Человек-козел печально вздыхает.
– Когда-то нас было больше. Но Дети не входили в замысел Создателя. Еще до того, как прибыли первые гости, многие из нас были убиты, а те, кому удалось выжить, теперь скрываются. Мое стадо обычно обитает в горах возле Имры. Они спустились сюда, на пустоши, чтобы защищать меня. Больше в этих краях нет живых существ – кроме бизонов, а они, как ты уже успел заметить, не очень-то общительны. Мне бывает весьма одиноко.
– Ох, это просто ужасно, – говорю я, хотя мне трудно ощутить к нему сочувствие. Он представляет собой замечательный образец искусственного интеллекта, но в конечном счете за всем этим нет ничего, кроме нулей и единиц.
– Многие из нас винят людей в своих несчастьях, – продолжает человек-козел. – Поэтому тебе стоит относиться к нам, Детям, с большой осторожностью.
Я уже собираюсь сказать, что хорошо их понимаю, когда до меня доходит смысл его слов.

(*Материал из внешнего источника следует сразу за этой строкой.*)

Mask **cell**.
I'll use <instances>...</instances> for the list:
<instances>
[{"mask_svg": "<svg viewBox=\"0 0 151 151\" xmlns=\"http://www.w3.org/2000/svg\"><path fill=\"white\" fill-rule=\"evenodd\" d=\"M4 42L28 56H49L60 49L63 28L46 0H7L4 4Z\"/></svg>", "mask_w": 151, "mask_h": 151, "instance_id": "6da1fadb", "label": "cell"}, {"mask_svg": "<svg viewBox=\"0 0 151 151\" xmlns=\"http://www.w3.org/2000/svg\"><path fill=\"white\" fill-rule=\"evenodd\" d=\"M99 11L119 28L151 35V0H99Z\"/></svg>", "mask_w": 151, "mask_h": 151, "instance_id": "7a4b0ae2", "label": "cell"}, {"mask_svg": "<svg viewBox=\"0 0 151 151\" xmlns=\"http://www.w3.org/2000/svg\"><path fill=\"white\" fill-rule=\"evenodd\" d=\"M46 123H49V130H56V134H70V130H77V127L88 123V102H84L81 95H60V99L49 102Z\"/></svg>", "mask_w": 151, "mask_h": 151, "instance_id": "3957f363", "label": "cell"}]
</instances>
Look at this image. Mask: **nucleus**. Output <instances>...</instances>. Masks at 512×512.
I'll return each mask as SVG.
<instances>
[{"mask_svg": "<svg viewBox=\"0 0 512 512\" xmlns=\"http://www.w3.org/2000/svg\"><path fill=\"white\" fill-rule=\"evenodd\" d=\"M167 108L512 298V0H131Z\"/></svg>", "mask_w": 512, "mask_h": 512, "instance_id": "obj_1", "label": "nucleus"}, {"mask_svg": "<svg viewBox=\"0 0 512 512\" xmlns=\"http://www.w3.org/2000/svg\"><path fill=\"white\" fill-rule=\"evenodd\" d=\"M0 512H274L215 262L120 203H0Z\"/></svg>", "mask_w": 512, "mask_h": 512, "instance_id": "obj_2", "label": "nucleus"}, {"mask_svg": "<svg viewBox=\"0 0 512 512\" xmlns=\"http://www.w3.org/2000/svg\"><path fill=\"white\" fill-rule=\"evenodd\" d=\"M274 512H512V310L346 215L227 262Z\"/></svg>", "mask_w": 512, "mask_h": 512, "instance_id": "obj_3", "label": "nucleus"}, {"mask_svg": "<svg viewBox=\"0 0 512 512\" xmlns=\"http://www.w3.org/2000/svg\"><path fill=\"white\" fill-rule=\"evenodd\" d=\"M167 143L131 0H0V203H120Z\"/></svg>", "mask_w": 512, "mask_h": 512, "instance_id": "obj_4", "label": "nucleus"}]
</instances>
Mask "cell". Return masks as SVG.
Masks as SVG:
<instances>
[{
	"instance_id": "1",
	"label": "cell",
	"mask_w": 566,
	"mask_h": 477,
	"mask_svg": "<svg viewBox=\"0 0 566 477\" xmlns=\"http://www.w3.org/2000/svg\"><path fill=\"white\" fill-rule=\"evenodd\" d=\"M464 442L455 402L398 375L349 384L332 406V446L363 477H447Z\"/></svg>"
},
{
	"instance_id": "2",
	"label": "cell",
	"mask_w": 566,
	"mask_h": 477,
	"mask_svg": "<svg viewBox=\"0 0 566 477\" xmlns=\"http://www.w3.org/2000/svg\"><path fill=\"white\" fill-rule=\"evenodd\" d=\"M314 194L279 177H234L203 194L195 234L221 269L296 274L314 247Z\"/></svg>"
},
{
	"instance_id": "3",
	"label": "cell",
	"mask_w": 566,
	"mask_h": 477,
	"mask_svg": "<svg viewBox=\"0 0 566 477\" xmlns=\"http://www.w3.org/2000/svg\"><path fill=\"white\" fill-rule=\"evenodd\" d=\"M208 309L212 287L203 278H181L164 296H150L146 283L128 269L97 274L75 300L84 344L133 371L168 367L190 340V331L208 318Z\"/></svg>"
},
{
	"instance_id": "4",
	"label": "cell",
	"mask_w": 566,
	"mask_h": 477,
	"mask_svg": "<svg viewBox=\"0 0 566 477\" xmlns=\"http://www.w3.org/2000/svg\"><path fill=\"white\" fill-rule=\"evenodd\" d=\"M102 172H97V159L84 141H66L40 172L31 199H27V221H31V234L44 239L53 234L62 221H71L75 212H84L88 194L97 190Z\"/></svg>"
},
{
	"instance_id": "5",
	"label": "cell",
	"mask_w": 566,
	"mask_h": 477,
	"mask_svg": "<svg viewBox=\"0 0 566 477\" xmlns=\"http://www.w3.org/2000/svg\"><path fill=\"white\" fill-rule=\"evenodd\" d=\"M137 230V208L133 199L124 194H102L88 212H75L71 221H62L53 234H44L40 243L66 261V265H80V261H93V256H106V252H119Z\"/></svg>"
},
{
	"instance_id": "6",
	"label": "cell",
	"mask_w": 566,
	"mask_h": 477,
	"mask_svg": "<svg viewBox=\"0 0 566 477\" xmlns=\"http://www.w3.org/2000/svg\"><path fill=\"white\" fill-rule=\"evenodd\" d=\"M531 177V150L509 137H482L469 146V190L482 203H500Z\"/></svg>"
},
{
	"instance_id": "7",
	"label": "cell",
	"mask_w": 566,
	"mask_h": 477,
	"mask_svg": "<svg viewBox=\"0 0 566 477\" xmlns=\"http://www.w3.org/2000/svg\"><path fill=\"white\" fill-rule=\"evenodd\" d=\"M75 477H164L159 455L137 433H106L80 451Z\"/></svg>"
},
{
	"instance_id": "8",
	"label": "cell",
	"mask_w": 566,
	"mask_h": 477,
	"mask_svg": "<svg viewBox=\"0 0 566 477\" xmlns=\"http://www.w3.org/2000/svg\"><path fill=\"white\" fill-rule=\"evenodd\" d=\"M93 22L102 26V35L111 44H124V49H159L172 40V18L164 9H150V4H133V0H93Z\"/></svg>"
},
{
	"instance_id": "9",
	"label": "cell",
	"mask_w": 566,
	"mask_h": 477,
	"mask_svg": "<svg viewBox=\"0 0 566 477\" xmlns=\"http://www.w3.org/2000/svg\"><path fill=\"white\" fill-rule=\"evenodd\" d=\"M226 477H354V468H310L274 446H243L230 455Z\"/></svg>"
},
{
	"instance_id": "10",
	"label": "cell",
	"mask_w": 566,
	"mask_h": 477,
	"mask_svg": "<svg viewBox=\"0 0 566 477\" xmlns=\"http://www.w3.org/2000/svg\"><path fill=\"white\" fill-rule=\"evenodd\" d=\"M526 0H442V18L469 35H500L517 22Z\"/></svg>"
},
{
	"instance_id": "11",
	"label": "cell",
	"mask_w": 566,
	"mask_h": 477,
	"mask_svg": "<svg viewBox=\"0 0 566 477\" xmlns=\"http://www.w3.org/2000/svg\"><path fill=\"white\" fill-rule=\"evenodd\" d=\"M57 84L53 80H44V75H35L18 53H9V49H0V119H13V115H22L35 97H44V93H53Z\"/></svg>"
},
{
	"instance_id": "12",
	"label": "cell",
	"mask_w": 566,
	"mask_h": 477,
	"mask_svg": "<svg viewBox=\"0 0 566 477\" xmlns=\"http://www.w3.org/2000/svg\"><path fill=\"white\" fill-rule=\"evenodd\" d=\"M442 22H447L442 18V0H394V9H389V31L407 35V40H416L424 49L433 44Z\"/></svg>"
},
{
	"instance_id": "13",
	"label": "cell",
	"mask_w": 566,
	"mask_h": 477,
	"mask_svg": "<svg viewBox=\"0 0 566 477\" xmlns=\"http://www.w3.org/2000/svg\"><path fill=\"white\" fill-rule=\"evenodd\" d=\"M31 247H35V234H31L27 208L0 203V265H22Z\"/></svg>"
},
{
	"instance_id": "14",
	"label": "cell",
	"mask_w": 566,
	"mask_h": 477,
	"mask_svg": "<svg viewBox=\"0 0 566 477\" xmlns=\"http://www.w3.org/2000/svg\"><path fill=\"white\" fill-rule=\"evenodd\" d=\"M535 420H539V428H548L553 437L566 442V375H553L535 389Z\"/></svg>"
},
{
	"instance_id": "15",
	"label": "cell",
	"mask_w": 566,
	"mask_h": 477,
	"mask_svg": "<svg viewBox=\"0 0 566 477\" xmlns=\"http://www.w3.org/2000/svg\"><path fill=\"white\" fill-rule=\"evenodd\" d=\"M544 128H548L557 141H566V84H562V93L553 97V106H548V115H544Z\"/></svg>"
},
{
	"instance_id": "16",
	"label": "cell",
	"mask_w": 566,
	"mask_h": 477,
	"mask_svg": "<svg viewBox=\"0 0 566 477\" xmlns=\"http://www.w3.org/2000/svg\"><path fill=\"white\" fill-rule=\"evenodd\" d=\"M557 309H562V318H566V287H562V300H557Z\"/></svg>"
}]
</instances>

Нельзя сказать наверняка, но у меня зарождается подозрение, что где-то среди них запрятана угроза. Хотя на его лице царит все та же улыбка, она с самого начала не выглядела особенно успокаивающей. Я оглядываюсь через плечо на вершину скального выступа. Как я и думал, на ней сложена пирамида. Гости уже проходили этим путем до меня.
– Похоже, у вас были посетители, – говорю я, указывая в ту сторону.